Assignment :: Reproduce the material below, swapping every "x axis" for "horizontal axis" and leaving everything else untouched.

Input material ::
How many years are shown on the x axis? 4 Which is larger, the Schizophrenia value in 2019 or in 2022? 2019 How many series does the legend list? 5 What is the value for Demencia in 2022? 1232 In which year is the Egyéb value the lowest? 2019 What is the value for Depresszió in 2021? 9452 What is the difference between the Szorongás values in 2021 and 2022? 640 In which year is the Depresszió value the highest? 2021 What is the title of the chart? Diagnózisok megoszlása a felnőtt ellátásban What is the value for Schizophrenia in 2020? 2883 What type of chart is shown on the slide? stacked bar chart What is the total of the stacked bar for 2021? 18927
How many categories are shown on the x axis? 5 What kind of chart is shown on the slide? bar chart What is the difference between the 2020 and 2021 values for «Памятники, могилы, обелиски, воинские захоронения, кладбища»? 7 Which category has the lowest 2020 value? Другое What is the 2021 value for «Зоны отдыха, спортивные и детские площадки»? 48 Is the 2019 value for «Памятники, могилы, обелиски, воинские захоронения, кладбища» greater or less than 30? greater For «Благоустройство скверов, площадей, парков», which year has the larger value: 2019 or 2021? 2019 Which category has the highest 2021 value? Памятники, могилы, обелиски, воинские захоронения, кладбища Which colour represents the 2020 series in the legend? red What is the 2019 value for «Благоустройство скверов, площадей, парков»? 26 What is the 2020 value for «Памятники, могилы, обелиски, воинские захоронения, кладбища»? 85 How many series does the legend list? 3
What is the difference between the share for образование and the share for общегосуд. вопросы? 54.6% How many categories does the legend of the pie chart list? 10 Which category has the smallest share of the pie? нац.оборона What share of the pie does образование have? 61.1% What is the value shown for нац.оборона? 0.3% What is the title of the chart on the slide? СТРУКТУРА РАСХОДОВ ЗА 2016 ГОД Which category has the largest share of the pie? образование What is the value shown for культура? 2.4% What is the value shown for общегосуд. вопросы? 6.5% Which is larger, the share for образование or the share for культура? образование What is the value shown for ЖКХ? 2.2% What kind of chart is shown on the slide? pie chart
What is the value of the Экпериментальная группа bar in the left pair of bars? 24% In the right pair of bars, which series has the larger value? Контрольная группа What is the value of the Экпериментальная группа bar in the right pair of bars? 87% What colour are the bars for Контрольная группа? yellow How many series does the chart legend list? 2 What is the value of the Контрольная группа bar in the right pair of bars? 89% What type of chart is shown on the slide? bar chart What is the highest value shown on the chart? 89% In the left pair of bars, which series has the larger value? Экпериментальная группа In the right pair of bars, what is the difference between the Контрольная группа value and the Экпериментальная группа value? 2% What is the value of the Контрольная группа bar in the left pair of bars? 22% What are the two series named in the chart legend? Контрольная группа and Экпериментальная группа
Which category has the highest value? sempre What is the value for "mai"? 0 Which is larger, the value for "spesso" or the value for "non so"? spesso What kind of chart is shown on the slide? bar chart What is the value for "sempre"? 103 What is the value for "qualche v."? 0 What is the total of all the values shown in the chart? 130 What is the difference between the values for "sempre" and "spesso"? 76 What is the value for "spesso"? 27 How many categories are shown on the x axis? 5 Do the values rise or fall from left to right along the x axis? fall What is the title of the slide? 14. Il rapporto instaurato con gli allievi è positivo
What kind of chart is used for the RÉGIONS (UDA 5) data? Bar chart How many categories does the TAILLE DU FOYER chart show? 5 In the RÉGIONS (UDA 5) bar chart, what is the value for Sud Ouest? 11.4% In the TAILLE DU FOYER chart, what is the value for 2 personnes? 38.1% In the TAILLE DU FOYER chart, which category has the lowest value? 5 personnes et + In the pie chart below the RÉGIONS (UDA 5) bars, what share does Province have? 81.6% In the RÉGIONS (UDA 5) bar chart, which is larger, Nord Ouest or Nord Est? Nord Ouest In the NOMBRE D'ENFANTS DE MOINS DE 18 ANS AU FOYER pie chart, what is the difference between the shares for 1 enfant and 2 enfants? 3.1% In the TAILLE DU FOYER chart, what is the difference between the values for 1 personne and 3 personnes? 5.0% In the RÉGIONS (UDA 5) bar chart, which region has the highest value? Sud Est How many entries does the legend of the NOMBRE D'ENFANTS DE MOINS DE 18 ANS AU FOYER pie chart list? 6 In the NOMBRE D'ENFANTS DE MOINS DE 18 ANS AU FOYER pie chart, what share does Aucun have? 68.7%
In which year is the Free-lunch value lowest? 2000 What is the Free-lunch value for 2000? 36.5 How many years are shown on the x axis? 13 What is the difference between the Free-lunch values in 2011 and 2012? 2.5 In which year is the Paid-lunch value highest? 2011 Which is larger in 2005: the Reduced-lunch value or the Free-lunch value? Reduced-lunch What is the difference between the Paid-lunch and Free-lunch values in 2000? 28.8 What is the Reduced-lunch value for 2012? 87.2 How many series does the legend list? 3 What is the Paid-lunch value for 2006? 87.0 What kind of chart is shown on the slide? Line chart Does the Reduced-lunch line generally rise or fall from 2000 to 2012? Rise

Answer to this exercise ::
How many years are shown on the horizontal axis? 4 Which is larger, the Schizophrenia value in 2019 or in 2022? 2019 How many series does the legend list? 5 What is the value for Demencia in 2022? 1232 In which year is the Egyéb value the lowest? 2019 What is the value for Depresszió in 2021? 9452 What is the difference between the Szorongás values in 2021 and 2022? 640 In which year is the Depresszió value the highest? 2021 What is the title of the chart? Diagnózisok megoszlása a felnőtt ellátásban What is the value for Schizophrenia in 2020? 2883 What type of chart is shown on the slide? stacked bar chart What is the total of the stacked bar for 2021? 18927
How many categories are shown on the horizontal axis? 5 What kind of chart is shown on the slide? bar chart What is the difference between the 2020 and 2021 values for «Памятники, могилы, обелиски, воинские захоронения, кладбища»? 7 Which category has the lowest 2020 value? Другое What is the 2021 value for «Зоны отдыха, спортивные и детские площадки»? 48 Is the 2019 value for «Памятники, могилы, обелиски, воинские захоронения, кладбища» greater or less than 30? greater For «Благоустройство скверов, площадей, парков», which year has the larger value: 2019 or 2021? 2019 Which category has the highest 2021 value? Памятники, могилы, обелиски, воинские захоронения, кладбища Which colour represents the 2020 series in the legend? red What is the 2019 value for «Благоустройство скверов, площадей, парков»? 26 What is the 2020 value for «Памятники, могилы, обелиски, воинские захоронения, кладбища»? 85 How many series does the legend list? 3
What is the difference between the share for образование and the share for общегосуд. вопросы? 54.6% How many categories does the legend of the pie chart list? 10 Which category has the smallest share of the pie? нац.оборона What share of the pie does образование have? 61.1% What is the value shown for нац.оборона? 0.3% What is the title of the chart on the slide? СТРУКТУРА РАСХОДОВ ЗА 2016 ГОД Which category has the largest share of the pie? образование What is the value shown for культура? 2.4% What is the value shown for общегосуд. вопросы? 6.5% Which is larger, the share for образование or the share for культура? образование What is the value shown for ЖКХ? 2.2% What kind of chart is shown on the slide? pie chart
What is the value of the Экпериментальная группа bar in the left pair of bars? 24% In the right pair of bars, which series has the larger value? Контрольная группа What is the value of the Экпериментальная группа bar in the right pair of bars? 87% What colour are the bars for Контрольная группа? yellow How many series does the chart legend list? 2 What is the value of the Контрольная группа bar in the right pair of bars? 89% What type of chart is shown on the slide? bar chart What is the highest value shown on the chart? 89% In the left pair of bars, which series has the larger value? Экпериментальная группа In the right pair of bars, what is the difference between the Контрольная группа value and the Экпериментальная группа value? 2% What is the value of the Контрольная группа bar in the left pair of bars? 22% What are the two series named in the chart legend? Контрольная группа and Экпериментальная группа
Which category has the highest value? sempre What is the value for "mai"? 0 Which is larger, the value for "spesso" or the value for "non so"? spesso What kind of chart is shown on the slide? bar chart What is the value for "sempre"? 103 What is the value for "qualche v."? 0 What is the total of all the values shown in the chart? 130 What is the difference between the values for "sempre" and "spesso"? 76 What is the value for "spesso"? 27 How many categories are shown on the horizontal axis? 5 Do the values rise or fall from left to right along the horizontal axis? fall What is the title of the slide? 14. Il rapporto instaurato con gli allievi è positivo
What kind of chart is used for the RÉGIONS (UDA 5) data? Bar chart How many categories does the TAILLE DU FOYER chart show? 5 In the RÉGIONS (UDA 5) bar chart, what is the value for Sud Ouest? 11.4% In the TAILLE DU FOYER chart, what is the value for 2 personnes? 38.1% In the TAILLE DU FOYER chart, which category has the lowest value? 5 personnes et + In the pie chart below the RÉGIONS (UDA 5) bars, what share does Province have? 81.6% In the RÉGIONS (UDA 5) bar chart, which is larger, Nord Ouest or Nord Est? Nord Ouest In the NOMBRE D'ENFANTS DE MOINS DE 18 ANS AU FOYER pie chart, what is the difference between the shares for 1 enfant and 2 enfants? 3.1% In the TAILLE DU FOYER chart, what is the difference between the values for 1 personne and 3 personnes? 5.0% In the RÉGIONS (UDA 5) bar chart, which region has the highest value? Sud Est How many entries does the legend of the NOMBRE D'ENFANTS DE MOINS DE 18 ANS AU FOYER pie chart list? 6 In the NOMBRE D'ENFANTS DE MOINS DE 18 ANS AU FOYER pie chart, what share does Aucun have? 68.7%
In which year is the Free-lunch value lowest? 2000 What is the Free-lunch value for 2000? 36.5 How many years are shown on the horizontal axis? 13 What is the difference between the Free-lunch values in 2011 and 2012? 2.5 In which year is the Paid-lunch value highest? 2011 Which is larger in 2005: the Reduced-lunch value or the Free-lunch value? Reduced-lunch What is the difference between the Paid-lunch and Free-lunch values in 2000? 28.8 What is the Reduced-lunch value for 2012? 87.2 How many series does the legend list? 3 What is the Paid-lunch value for 2006? 87.0 What kind of chart is shown on the slide? Line chart Does the Reduced-lunch line generally rise or fall from 2000 to 2012? Rise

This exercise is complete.